The purpose of this project is to develop a joint point analysis-based AI-powered yoga posture detection system. The main goal is to create a virtual trainer that can accurately recognize different yoga poses and provide users with immediate feedback. The technology employs sophisticated computer vision algorithms to detect the user's stance by analyzing key joint locations in their body and then advising them on how to correct their posture. The AI yoga gesture detection model achieved an impressive overall accuracy of 95% during training, demonstrating its ability to learn from the dataset and make accurate predictions. When tested on the testing dataset, the model maintained a high accuracy rate of 90%, indicating strong performance in classifying yoga poses on previously unseen data.

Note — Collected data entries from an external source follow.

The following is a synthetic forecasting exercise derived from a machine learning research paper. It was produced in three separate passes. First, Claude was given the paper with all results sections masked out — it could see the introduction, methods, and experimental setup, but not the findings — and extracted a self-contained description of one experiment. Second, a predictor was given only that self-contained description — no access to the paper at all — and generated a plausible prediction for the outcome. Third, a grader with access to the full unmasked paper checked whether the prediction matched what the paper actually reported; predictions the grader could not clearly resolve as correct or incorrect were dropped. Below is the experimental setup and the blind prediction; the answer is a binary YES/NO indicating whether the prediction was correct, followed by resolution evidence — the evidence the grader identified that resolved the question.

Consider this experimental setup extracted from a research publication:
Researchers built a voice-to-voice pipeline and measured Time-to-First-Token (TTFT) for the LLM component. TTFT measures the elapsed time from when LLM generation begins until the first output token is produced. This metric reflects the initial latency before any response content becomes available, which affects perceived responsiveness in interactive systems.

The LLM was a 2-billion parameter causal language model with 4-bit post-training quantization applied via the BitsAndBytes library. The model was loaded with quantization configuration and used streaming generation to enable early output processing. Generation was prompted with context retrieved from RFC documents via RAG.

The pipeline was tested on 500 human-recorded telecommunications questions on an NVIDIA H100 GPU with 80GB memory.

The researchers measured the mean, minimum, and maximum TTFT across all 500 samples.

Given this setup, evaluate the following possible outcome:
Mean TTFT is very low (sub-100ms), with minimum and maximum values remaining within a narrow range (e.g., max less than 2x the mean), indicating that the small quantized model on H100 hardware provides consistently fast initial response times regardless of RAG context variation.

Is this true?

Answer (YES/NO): NO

However, a validation accuracy of 60% indicates a discrepancy between the model's performance on the testing set and its generalization ability. Despite this, the model's high overall accuracy during the training and testing stages demonstrates its ability to accurately identify yoga poses, assisting users in achieving proper alignment and form during yoga practice.
AI 瑜伽手势检测
本项目旨在开发一个基于关节点分析的人工智能瑜伽姿势检测系统。主要目标是创建一个能准确识别不同瑜伽姿势并为用户提供即时反馈的虚拟教练。该技术采用了复杂的计算机视觉算法,通过分析用户身体的关键关节位置来检测其姿势,然后建议用户如何纠正姿势。在训练过程中,人工智能瑜伽姿态检测模型的总体准确率达到了令人印象深刻的 95%,这表明它有能力从数据集中学习并做出准确的预测。在测试数据集上进行测试时,该模型保持了 90% 的高准确率,这表明它在对以前未见过的数据进行瑜伽姿势分类方面表现出色。然而,60% 的验证准确率表明模型在测试集上的表现与其泛化能力之间存在差异。尽管如此,该模型在训练和测试阶段的总体准确率很高,这表明它有能力准确识别瑜伽姿势,帮助用户在练习瑜伽时获得正确的排列和姿势。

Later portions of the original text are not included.